SZCZEGÓŁY ZADANIA
Przedstaw w formie krótkiej listy akapit wpisu z mikrobloga, który zaczyna się od słów „@eXe1987: z takich bardziej bliżej pieczywa”. Zachowaj jego główne informacje.

TEKST DO PRZECZYTANIA
☆ ☆ ☆ ☆

Wpis z mikrobloga

@eXe1987: ten gość robi sporo testów ketowych zamenników.
https://www.youtube.com/watch?v=rFx8b0qZBwM
https://www.youtube.com/watch?v=mNLmFWZWoHA

Ja na razie robiłem bułeczki serowe z tasty.com, ale ogólnie nie jestem zwolennikiem takich zamienników. Chleb to chleb, ziemniak to ziemniak, a makaron to makaron a nie jakieś wymysły, które niemal nigdy nie smakują dostatecznie dobrze. Jest cała masa zajebistych potraw które nie będą miały dużo węgli. Spokojnie jest z czego wybierać. Też mnie zawsze irytowali weganie ze swoimi kotletami sojowymi,
@eXe1987: z takich bardziej bliżej pieczywa to może być wszystko, do czego dodasz mąki kokosowej lub migdałowej, albo babki płesznik, siemienia czy chia. Możesz szukać pod hasłami keto tortilla/wrap/buns/english muffin (polecam!), bread, choć akurat bread wychodzi drogo. Babeczki jajeczne, wyroby z cukinii (placki, gofry, chlebek) - niestety to też wymaga dużej ilości jajek.

☆ ☆ ☆ ☆

DOSTARCZONY MATERIAŁ
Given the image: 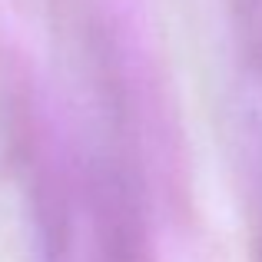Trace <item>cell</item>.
Here are the masks:
<instances>
[{"mask_svg": "<svg viewBox=\"0 0 262 262\" xmlns=\"http://www.w3.org/2000/svg\"><path fill=\"white\" fill-rule=\"evenodd\" d=\"M239 133H243V160L252 196V219L262 252V50L246 57L239 77Z\"/></svg>", "mask_w": 262, "mask_h": 262, "instance_id": "cell-1", "label": "cell"}]
</instances>
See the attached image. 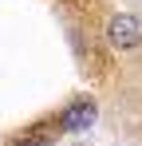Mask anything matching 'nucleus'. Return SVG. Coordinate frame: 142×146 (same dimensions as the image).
Listing matches in <instances>:
<instances>
[{
    "instance_id": "2",
    "label": "nucleus",
    "mask_w": 142,
    "mask_h": 146,
    "mask_svg": "<svg viewBox=\"0 0 142 146\" xmlns=\"http://www.w3.org/2000/svg\"><path fill=\"white\" fill-rule=\"evenodd\" d=\"M95 115H99V107H95L91 99H75V103H67V107H63L59 126H63V130H87V126L95 122Z\"/></svg>"
},
{
    "instance_id": "1",
    "label": "nucleus",
    "mask_w": 142,
    "mask_h": 146,
    "mask_svg": "<svg viewBox=\"0 0 142 146\" xmlns=\"http://www.w3.org/2000/svg\"><path fill=\"white\" fill-rule=\"evenodd\" d=\"M107 40H111L115 48H134V44H142V20L130 16V12L115 16V20L107 24Z\"/></svg>"
}]
</instances>
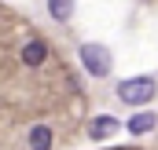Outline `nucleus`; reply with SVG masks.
<instances>
[{"label":"nucleus","mask_w":158,"mask_h":150,"mask_svg":"<svg viewBox=\"0 0 158 150\" xmlns=\"http://www.w3.org/2000/svg\"><path fill=\"white\" fill-rule=\"evenodd\" d=\"M155 124H158V117H155L151 110H136L132 117H129V124H125V128H129L132 136H147V132H151Z\"/></svg>","instance_id":"20e7f679"},{"label":"nucleus","mask_w":158,"mask_h":150,"mask_svg":"<svg viewBox=\"0 0 158 150\" xmlns=\"http://www.w3.org/2000/svg\"><path fill=\"white\" fill-rule=\"evenodd\" d=\"M118 117H110V113H99V117H92V121H88V136H92V139H110V136H114V132H118Z\"/></svg>","instance_id":"7ed1b4c3"},{"label":"nucleus","mask_w":158,"mask_h":150,"mask_svg":"<svg viewBox=\"0 0 158 150\" xmlns=\"http://www.w3.org/2000/svg\"><path fill=\"white\" fill-rule=\"evenodd\" d=\"M52 143H55V136H52L48 124H33L30 128V150H52Z\"/></svg>","instance_id":"423d86ee"},{"label":"nucleus","mask_w":158,"mask_h":150,"mask_svg":"<svg viewBox=\"0 0 158 150\" xmlns=\"http://www.w3.org/2000/svg\"><path fill=\"white\" fill-rule=\"evenodd\" d=\"M77 55H81V66H85L92 77H107L110 66H114V55H110L107 44H81Z\"/></svg>","instance_id":"f03ea898"},{"label":"nucleus","mask_w":158,"mask_h":150,"mask_svg":"<svg viewBox=\"0 0 158 150\" xmlns=\"http://www.w3.org/2000/svg\"><path fill=\"white\" fill-rule=\"evenodd\" d=\"M74 4H77V0H48V15H52L55 22H70V18H74Z\"/></svg>","instance_id":"0eeeda50"},{"label":"nucleus","mask_w":158,"mask_h":150,"mask_svg":"<svg viewBox=\"0 0 158 150\" xmlns=\"http://www.w3.org/2000/svg\"><path fill=\"white\" fill-rule=\"evenodd\" d=\"M155 95H158L155 77H129V81L118 84V99L129 103V106H143V103H151Z\"/></svg>","instance_id":"f257e3e1"},{"label":"nucleus","mask_w":158,"mask_h":150,"mask_svg":"<svg viewBox=\"0 0 158 150\" xmlns=\"http://www.w3.org/2000/svg\"><path fill=\"white\" fill-rule=\"evenodd\" d=\"M19 59H22V66H40V62L48 59V48H44L40 40H30V44H22Z\"/></svg>","instance_id":"39448f33"}]
</instances>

☆ ☆ ☆ ☆

WYNIK ĆWICZENIA
- Zamienniki zbliżone do pieczywa: wszystko z dodatkiem mąki kokosowej lub migdałowej, babki płesznik, siemienia albo chia.
- Hasła do wyszukiwania: keto tortilla, wrap, buns, english muffin (polecane) oraz bread, choć ten ostatni wychodzi drogo.
- Inne propozycje: babeczki jajeczne i wyroby z cukinii (placki, gofry, chlebek), które jednak wymagają dużej ilości jajek.